[BEGIN Dataset records]

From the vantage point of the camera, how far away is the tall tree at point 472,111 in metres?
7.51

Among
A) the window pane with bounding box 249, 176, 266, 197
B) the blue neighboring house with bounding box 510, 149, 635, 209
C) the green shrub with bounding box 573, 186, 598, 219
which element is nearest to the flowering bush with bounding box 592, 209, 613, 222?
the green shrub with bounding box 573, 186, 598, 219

[END Dataset records]
[BEGIN Dataset records]

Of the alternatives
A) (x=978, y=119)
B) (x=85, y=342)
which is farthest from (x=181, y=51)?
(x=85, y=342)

[END Dataset records]

• Exercise:
Locate each line in the data above that contains the string "bounding" with the same capitalization, and copy those lines.

• Response to the task:
A) the window pane with bounding box 249, 176, 266, 197
B) the blue neighboring house with bounding box 510, 149, 635, 209
C) the green shrub with bounding box 573, 186, 598, 219
which element is nearest to the flowering bush with bounding box 592, 209, 613, 222?
the green shrub with bounding box 573, 186, 598, 219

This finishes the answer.